● 出典文書
※ ※ ※

戦争前夜 譚璐美 著

魯迅、蒋介石の愛した日本

著者の譚璐美さんは、東京生まれの華僑で、慶応卒のノンフィクション作家である。

日中近代史に関わる数多くの著作をお持ちである。

日中近代史はまさに不幸の歴史であると思う。

清の時代から中華民国にわたる時代、日本人と中国人は、それぞれが尊敬しあっていたようだ。

もちろん、全部がそうではないし、一方的に見下していた人々もいただろう。また、軍部などは別だ。

しかし、少なくとも、心ある人々は双方ともに尊敬しあっていた、はずだ。

そういう話は昔からよく見る、読む、聞く。

当然、私は、聞く話ばかりだが、欧米列強の圧力さえなければ、もっと違った歴史があったはずだ。アヘン戦争にしろ、明治維新にしろ、欧米列強の強引な圧力、ジャーディン・マセソンのもうかればいい式の、死の商人的な商売。

※ ※ ※

● 課題概要 1
『戦争前夜』の書評について、次の問いに答えてください。
(a) 著者の譚璐美さんは、どこで生まれたどのような立場の人物とされていますか。
(b) 著者はどの大学を卒業していますか。
(c) 欧米列強の強引な圧力の例として挙げられている二つの出来事は何ですか。
● 課題概要 2
『戦争前夜』の書評を、最後の文の後から書き継いでください。

● データ抜粋
※ ※ ※

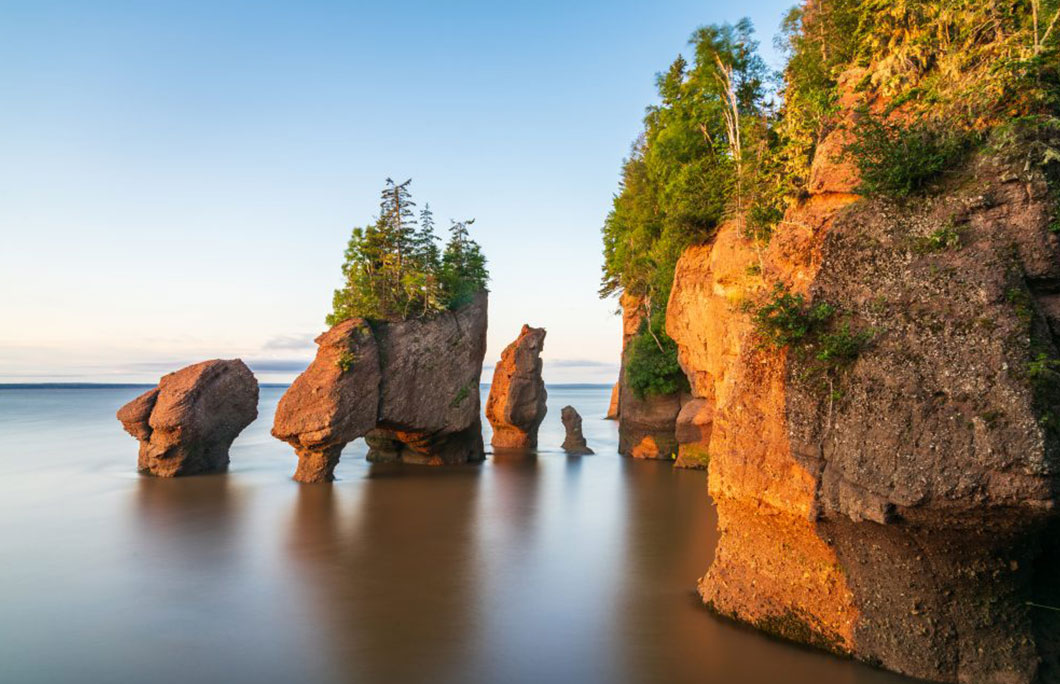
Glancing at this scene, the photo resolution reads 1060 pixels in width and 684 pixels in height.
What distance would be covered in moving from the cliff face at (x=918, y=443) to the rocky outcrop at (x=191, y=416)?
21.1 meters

※ ※ ※

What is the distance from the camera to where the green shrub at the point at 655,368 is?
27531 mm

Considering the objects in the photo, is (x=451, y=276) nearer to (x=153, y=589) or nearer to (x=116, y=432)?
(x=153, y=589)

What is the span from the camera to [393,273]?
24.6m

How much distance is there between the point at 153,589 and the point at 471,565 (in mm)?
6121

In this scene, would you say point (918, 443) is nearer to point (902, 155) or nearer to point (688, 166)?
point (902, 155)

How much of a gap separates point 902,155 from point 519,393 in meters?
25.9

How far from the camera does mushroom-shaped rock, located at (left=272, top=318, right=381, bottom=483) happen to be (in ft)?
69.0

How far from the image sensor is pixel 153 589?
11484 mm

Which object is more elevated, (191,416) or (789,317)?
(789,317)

※ ※ ※

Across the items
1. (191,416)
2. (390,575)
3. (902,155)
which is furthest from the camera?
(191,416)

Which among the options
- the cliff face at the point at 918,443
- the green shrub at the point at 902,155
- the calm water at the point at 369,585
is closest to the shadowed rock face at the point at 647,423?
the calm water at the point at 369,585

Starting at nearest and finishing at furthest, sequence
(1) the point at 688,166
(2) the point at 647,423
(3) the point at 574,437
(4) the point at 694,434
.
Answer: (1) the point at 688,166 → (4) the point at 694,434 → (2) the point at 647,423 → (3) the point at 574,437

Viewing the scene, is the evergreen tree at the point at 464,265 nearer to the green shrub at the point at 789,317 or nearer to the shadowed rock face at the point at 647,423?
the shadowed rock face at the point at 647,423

※ ※ ※

● 解答欄 1
(a) 東京生まれの華僑です。
(b) 慶応です。
(c) アヘン戦争と明治維新です。

● 解答欄 2
そんな中で、食い物にされかけた中国人は立ち上がり、食い物にされることを免れた日本人は、欧米に対抗すべく、同等を目指した。結果、不幸な歴史ができてしまった。

そんな気がする。

でも、そのはざまもさまざまな事象に、もっともっと目を向けて、具体的にどうだったのか、何があったのか、皆、何を思い、何を考え、何をしたのか、知るべきだろう、今も、いや、いつまでも。

大雑把に総括することは、あまり褒めたことではないような気がする。そこには何もないからだ。

あまりよく知らないことばかりなので、偉そうなことは言えないが、知り続ける努力は続けよう。

われわれにとって、一番大事なのは、極東のこの近代史に対するまなざしであると思う。

ひと言で、侵略で済む話ではない。



<目次>

はじめに 日中の結び目を断ち切ったのは誰か?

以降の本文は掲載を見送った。